Steve +,
Sorry to bother you again. You may remember that we've corresponded
several times over the past ~9months with regards to kernel memory
allocation problems and fragmented files (see bellow).
We had a period of relative stability, however the last few weeks we
have gone back to a situation of having one or more crashes/hangs every
week and are now having to again review our continued use of XFS.
Therefore any update on progress towards a fix for these problems would
be very useful (I'd hate to go though the pain of converting our ~1Tbyte
filesystem to Reiser of ext3 if there are fixes immanent).
We have been running a 2.4.18 XFS CVS kernel from Mid May for some time
now, I'm just in the process of compiling and testing the current 2.4.19
XFS CVS, is this likely to help? (looking through the list archive I
can't find anything of direct relevance but may have missed something).
We appear to be running at a lower overall system fragmentation level
now (currently 13% in the past it has been 28% or more), though I guess
it is possible for only a couple of large very fragmented files to
result in kernel memory allocation problems and still have reasonably
low overall FS fragmentation levels?
Unfortunately the NFS load on our server is such that it is
difficult/impossible to predict times of light NFS load in which to run
fsr and as reported before we've had several incidents of filesystem
corruption and the kernel taking the FS offline running fsr under a NFS
load.
Thanks for your time (BTW: We've persevered with XFS for so long as it
seems to give better performance for our workload than ext3 or ReiserFS,
however, stability is again becoming a problem).

Record excerpts >>
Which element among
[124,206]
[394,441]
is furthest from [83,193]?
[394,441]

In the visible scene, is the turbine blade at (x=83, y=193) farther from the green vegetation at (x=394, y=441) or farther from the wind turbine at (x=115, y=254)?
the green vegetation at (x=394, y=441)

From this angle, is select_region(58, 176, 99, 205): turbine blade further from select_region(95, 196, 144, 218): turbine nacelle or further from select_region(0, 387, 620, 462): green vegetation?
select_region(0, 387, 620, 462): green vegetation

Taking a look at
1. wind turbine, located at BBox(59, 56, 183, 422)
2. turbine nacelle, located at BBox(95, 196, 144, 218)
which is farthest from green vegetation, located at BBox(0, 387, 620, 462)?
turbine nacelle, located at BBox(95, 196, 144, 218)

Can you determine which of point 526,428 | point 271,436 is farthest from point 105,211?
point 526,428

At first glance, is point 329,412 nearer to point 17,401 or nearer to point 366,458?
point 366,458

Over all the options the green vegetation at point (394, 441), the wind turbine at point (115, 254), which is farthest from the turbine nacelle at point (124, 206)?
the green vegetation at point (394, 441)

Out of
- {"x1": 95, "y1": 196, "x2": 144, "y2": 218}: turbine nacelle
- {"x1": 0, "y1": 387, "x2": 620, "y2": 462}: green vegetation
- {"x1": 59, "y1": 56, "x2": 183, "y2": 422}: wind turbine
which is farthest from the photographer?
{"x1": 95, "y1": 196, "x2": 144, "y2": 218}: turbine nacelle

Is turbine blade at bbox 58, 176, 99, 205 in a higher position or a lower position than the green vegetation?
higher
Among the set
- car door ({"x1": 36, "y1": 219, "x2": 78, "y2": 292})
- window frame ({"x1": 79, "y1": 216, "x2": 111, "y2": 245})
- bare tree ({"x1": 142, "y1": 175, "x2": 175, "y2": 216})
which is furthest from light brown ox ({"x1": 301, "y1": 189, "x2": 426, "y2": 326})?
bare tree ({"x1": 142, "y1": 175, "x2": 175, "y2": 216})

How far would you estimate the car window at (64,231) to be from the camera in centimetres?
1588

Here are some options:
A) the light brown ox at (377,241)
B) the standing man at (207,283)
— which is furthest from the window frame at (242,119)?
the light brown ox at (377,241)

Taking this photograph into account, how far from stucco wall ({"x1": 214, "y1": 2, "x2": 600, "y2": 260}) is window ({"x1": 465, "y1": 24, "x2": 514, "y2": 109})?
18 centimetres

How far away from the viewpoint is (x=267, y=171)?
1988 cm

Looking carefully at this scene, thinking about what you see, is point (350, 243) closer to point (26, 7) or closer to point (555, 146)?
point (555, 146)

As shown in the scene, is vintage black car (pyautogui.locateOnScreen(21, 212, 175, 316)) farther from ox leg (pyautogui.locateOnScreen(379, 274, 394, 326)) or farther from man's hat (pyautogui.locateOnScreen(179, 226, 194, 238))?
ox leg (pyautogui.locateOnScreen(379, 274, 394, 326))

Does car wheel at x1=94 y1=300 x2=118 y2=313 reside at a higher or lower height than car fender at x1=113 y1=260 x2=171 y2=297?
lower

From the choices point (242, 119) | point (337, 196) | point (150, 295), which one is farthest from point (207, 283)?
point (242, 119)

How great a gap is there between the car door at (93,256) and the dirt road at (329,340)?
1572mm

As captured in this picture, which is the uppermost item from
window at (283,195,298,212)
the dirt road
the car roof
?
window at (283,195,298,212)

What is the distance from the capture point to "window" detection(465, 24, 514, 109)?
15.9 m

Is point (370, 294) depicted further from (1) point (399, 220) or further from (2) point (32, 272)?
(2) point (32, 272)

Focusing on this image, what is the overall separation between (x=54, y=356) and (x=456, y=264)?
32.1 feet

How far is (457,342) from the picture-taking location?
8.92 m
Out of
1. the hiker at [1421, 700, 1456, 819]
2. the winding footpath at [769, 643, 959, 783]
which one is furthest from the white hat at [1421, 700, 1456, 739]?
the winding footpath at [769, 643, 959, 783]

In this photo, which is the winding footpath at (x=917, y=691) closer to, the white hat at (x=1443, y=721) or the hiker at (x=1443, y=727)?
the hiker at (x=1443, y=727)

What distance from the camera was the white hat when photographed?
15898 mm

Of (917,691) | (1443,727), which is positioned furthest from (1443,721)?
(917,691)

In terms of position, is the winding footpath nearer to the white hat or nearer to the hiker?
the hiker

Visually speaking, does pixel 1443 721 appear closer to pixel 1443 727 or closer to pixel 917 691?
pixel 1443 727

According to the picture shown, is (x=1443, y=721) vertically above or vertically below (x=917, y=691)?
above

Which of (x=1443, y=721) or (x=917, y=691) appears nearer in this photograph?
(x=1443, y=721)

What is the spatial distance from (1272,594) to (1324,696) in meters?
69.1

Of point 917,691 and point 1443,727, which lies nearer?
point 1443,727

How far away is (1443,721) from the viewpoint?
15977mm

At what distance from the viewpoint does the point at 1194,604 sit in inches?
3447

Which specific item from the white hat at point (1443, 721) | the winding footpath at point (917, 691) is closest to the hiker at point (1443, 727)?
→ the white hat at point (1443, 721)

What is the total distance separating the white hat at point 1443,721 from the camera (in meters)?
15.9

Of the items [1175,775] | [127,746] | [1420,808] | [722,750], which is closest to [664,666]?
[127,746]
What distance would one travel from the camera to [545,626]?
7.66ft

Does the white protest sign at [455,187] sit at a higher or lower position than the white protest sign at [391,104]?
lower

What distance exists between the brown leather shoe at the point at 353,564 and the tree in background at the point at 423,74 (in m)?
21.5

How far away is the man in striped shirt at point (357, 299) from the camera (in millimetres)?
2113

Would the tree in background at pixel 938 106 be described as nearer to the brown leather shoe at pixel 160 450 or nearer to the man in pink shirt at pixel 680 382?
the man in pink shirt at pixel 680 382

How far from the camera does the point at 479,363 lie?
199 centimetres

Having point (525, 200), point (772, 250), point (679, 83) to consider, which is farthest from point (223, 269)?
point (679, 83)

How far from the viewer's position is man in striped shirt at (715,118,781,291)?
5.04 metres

Directions >>
1. From the XFS post, list each figure that states a quantity, a percentage, or a kernel version.
2. Translate this sentence from the XFS post into Spanish: "We had a period of relative stability, however the last few weeks we have gone back to a situation of having one or more crashes/hangs every week and are now having to again review our continued use of XFS."

Results for the exercise >>
1.
~9 months
~1 Tbyte
2.4.18
2.4.19
13%
28%

2. Tuvimos un período de relativa estabilidad; sin embargo, en las últimas semanas hemos vuelto a una situación en la que sufrimos una o más caídas/bloqueos cada semana, y ahora tenemos que volver a replantearnos el uso continuado de XFS.